Bakınız, Boğaziçi denen dünyanın en güzel su yolunu bekleyen tehlikelere... Çevre ve Şehircilik Bakanı sayın Erdoğan Bayraktar geçenlerde "Boğaz'ı imara açma tasarımız yok, ama bu konuda talep var," demedi mi?
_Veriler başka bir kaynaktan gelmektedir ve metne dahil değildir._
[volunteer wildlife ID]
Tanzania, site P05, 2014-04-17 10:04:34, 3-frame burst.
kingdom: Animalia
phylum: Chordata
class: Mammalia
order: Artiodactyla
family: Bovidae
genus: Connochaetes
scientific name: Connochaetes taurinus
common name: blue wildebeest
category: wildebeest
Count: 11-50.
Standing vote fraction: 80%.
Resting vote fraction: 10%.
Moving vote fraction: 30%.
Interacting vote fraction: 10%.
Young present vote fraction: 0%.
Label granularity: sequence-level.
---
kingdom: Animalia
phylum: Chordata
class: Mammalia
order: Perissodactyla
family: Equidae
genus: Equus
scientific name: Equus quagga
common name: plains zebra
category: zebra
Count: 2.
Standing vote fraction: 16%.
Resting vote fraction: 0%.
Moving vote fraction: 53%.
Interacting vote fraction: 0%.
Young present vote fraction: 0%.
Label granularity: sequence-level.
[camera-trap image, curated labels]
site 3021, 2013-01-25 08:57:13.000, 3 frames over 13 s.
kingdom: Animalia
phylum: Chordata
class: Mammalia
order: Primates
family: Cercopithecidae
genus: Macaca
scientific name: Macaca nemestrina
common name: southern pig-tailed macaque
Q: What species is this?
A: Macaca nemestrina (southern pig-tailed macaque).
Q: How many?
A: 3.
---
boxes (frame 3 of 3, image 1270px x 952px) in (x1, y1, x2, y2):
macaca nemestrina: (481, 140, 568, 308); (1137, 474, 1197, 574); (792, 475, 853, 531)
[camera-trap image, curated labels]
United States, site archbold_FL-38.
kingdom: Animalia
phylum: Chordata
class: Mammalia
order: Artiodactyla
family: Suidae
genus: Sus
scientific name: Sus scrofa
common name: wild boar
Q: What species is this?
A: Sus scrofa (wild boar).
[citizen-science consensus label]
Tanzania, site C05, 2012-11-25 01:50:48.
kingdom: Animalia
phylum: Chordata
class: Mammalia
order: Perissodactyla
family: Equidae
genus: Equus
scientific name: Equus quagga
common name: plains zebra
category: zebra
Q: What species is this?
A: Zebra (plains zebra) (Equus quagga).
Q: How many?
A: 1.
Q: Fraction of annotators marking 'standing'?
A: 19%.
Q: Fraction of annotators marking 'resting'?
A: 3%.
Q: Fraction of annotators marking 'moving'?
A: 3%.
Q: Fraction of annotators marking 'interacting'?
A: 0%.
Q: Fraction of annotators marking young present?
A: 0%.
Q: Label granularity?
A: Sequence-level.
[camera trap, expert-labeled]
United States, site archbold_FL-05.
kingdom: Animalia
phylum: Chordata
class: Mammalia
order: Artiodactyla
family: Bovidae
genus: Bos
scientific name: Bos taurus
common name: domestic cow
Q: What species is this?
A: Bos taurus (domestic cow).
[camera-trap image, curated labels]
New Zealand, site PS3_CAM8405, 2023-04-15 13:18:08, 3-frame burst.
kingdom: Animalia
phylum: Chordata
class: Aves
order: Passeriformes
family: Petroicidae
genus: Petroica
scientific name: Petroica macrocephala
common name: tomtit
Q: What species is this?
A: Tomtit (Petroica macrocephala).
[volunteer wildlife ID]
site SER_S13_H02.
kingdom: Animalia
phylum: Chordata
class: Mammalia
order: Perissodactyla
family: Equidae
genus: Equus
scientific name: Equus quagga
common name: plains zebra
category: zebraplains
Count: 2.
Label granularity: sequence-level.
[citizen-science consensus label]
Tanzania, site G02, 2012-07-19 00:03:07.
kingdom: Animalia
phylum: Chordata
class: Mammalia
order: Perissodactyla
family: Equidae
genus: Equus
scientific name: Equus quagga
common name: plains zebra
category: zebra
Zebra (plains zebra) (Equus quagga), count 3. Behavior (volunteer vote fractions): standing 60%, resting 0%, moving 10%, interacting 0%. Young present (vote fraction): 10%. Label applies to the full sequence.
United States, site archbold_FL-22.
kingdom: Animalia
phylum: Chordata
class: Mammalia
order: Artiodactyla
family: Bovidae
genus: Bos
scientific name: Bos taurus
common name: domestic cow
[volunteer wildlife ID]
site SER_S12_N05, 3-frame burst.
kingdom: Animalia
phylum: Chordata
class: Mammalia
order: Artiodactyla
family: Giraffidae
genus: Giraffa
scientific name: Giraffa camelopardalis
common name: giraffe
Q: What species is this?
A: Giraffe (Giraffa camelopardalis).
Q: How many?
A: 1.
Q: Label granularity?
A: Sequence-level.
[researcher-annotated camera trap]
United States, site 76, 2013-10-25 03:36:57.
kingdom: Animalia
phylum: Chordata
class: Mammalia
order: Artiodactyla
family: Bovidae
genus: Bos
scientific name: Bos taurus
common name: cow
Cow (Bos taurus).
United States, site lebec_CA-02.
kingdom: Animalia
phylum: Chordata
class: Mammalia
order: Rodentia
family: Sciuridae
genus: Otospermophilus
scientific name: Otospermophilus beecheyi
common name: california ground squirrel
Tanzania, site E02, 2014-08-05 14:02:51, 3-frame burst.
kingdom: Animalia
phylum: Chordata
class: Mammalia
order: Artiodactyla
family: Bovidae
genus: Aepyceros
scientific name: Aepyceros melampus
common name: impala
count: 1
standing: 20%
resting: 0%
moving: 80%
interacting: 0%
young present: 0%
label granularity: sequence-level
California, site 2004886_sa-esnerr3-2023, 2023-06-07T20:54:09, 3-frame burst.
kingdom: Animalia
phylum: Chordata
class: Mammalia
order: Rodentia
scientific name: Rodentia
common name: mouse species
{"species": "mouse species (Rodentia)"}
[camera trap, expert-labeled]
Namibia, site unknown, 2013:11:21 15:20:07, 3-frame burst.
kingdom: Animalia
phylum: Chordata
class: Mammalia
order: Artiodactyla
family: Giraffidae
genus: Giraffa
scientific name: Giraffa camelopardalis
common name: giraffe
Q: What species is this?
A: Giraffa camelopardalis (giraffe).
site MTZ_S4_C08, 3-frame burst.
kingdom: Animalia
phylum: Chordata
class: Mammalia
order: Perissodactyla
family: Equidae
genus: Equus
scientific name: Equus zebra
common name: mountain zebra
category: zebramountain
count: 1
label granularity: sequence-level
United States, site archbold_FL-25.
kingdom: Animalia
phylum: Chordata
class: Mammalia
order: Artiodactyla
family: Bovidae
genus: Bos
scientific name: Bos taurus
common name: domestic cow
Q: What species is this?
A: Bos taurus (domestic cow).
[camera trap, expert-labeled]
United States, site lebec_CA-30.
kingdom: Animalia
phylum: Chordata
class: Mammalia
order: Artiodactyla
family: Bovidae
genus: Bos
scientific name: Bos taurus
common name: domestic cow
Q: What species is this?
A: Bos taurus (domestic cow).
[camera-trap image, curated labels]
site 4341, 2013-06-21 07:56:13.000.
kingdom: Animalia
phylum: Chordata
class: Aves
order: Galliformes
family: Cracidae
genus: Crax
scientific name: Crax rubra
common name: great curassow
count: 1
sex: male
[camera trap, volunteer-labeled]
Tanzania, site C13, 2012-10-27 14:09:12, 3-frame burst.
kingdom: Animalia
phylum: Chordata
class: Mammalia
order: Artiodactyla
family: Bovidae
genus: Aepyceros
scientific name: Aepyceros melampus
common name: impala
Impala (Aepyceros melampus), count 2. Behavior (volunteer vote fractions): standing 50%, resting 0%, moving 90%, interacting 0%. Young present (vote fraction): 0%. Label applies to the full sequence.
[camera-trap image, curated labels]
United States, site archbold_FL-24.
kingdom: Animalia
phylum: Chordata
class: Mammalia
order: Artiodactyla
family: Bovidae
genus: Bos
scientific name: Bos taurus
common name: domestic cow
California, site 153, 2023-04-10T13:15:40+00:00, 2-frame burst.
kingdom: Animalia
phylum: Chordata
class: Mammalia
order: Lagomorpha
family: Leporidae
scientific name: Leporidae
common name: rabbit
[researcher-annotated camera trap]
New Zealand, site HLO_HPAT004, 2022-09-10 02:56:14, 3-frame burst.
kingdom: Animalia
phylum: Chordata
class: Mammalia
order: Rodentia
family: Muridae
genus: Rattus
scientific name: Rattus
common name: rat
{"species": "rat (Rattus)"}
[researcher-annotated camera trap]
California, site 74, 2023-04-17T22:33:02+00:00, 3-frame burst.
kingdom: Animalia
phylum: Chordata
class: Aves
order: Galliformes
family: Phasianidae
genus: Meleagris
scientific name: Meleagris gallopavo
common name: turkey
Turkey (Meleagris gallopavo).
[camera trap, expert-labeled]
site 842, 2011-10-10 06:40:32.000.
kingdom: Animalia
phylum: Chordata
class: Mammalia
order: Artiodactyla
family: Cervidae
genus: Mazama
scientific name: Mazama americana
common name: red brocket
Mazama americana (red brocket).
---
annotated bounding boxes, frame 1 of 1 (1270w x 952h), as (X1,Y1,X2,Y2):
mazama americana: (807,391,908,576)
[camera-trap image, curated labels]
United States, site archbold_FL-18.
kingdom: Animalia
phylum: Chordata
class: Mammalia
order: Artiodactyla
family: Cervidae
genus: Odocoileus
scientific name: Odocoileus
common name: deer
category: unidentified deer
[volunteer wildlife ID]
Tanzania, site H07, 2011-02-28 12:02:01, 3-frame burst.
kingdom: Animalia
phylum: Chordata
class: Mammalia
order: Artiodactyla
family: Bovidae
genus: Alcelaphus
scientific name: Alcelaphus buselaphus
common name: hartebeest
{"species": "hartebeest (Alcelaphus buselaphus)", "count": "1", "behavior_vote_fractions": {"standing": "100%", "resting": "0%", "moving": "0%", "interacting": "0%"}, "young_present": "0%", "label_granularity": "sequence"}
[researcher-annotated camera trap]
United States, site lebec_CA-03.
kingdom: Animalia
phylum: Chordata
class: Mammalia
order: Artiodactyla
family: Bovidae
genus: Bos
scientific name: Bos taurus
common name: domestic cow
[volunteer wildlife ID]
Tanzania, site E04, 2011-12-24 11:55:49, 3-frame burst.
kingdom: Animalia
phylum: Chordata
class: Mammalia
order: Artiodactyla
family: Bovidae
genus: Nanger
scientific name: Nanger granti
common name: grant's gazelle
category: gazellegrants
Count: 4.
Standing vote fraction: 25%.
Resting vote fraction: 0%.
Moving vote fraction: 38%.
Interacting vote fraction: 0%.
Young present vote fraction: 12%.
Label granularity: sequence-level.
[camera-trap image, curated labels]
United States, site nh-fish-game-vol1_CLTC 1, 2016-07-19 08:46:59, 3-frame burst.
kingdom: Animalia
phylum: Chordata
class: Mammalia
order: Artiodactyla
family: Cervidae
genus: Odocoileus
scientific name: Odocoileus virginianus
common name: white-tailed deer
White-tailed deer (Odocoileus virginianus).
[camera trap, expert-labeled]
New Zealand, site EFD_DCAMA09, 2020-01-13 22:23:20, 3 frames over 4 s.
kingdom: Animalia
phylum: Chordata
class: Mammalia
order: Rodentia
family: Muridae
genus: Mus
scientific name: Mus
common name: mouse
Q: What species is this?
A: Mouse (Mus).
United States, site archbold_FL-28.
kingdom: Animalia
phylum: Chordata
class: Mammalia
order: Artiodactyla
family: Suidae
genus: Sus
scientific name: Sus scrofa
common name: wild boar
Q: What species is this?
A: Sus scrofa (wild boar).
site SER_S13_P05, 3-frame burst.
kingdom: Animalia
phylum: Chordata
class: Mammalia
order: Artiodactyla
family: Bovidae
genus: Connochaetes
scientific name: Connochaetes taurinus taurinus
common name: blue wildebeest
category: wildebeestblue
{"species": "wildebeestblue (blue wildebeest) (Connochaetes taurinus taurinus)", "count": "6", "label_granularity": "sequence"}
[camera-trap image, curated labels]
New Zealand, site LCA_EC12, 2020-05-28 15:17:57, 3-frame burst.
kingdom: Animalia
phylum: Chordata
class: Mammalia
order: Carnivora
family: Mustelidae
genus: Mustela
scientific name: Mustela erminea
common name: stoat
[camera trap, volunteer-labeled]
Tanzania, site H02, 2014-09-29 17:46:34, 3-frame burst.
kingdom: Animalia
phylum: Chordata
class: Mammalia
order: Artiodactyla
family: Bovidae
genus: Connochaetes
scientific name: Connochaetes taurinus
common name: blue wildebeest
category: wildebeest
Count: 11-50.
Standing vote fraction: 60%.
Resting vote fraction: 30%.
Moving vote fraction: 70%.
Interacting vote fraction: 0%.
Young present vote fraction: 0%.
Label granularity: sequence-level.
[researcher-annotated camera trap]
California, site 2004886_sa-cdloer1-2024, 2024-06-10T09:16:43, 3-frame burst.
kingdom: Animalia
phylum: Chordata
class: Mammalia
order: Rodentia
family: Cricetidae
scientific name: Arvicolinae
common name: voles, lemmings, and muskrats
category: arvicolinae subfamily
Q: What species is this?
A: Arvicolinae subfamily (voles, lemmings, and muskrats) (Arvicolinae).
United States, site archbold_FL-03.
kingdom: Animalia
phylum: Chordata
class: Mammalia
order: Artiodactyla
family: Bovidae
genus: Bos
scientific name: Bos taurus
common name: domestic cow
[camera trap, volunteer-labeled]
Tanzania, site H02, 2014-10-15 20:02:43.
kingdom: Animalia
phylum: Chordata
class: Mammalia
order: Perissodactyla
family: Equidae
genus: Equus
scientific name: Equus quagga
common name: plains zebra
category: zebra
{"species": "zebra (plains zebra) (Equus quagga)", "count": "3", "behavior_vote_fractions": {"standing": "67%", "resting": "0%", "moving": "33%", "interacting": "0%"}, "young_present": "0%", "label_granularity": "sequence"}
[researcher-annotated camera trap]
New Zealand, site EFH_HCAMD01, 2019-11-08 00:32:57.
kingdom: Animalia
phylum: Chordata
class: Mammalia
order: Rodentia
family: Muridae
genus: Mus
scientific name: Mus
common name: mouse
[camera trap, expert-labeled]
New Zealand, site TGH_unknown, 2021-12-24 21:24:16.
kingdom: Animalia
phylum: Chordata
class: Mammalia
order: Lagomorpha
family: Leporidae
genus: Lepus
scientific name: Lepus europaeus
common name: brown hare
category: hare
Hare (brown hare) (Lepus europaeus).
Talep elbette olacak, hep olacak, sayın bakan. Kapitalist düzenin kaçınılmaz gereği bu: Gözde, gelişen, büyüyen bir kentin arazisinden olabildiğince rant sağlamaya çalışmak... Bu dönemi tüm ülkeler, tüm büyük kentler yaşadı. Kapitalizmin ağababası olan Amerika dahil... Ama hepsinde, kapitalizmin o 'vahşi dönemi' atlatılınca, o kentleri korumanın aslında kamuya olduğu kadar, kapitalizmin kendi mantığına da uygun, kendi yararına da hizmet eden bir temel ilke olduğu anlaşıldı. Washington'da Beyaz Saray'ı çepeçevre kuşatan o yeşil kuşak, New York'ta devasa Central Park, Londra ve Paris'te kilometrelerce uzanan yeşil alanlar olmasaydı, bu kentler ne çok şey yitirirdi.
Ve o güzelim yeşili betona boğulmuş bir Boğaziçi ne hazin bir manzara olurdu! İstanbul onsuz aynı İstanbul olur mu? Ama siz, Suudi Kıralı Abdullah'ın 1984'den beri sahip olduğu halde çivi bile çakamadığı Sevda Tepesi'ni imara açmasaydınız, bu iştahlar kabarır, bu talepler cesaret bulur, bu kılıçlar kınından çıkar mıydı?
RANT ÇABALARI DURDURULMALI
Çarşamba günü sevgili Yalçın Bayer, Boğaz üzerine oynanan oyunları yazdı. Okurken içim sızladı. Umarım aklıselim galip gelir ve bu eşsiz güzellik birkaç kişinin rant hesaplarına kurban edilmez.
Aynı günlerde internetten gelen bir yazıda da, Kapadokya'da yaşayan Ayça Olcaytu İşçen çevrede inşa edilen üç dev otelin manzaraya verdiği korkunç zararı anlatıp şöyle diyor: "Ziyaretçiler, bu doğa harikasının etrafına yayılan otel inşaatlarını görünce dehşete düşüyorlar! UNESCO Dünya Mirası listesinde olan Kapadokya'nın doğal, tarihi ve kültürel dokusuna zarar vereceğini düşünemeyen yapılaşmalar, bölgeyi geri dönülmez bir felaketin eşiğine getiriyor".
Elbette öyle oluyor, resimlerden belli. Ülkeyi yutmak üzere olan bu rant çabalarını durdurmak, hepimizin görevi olmalı.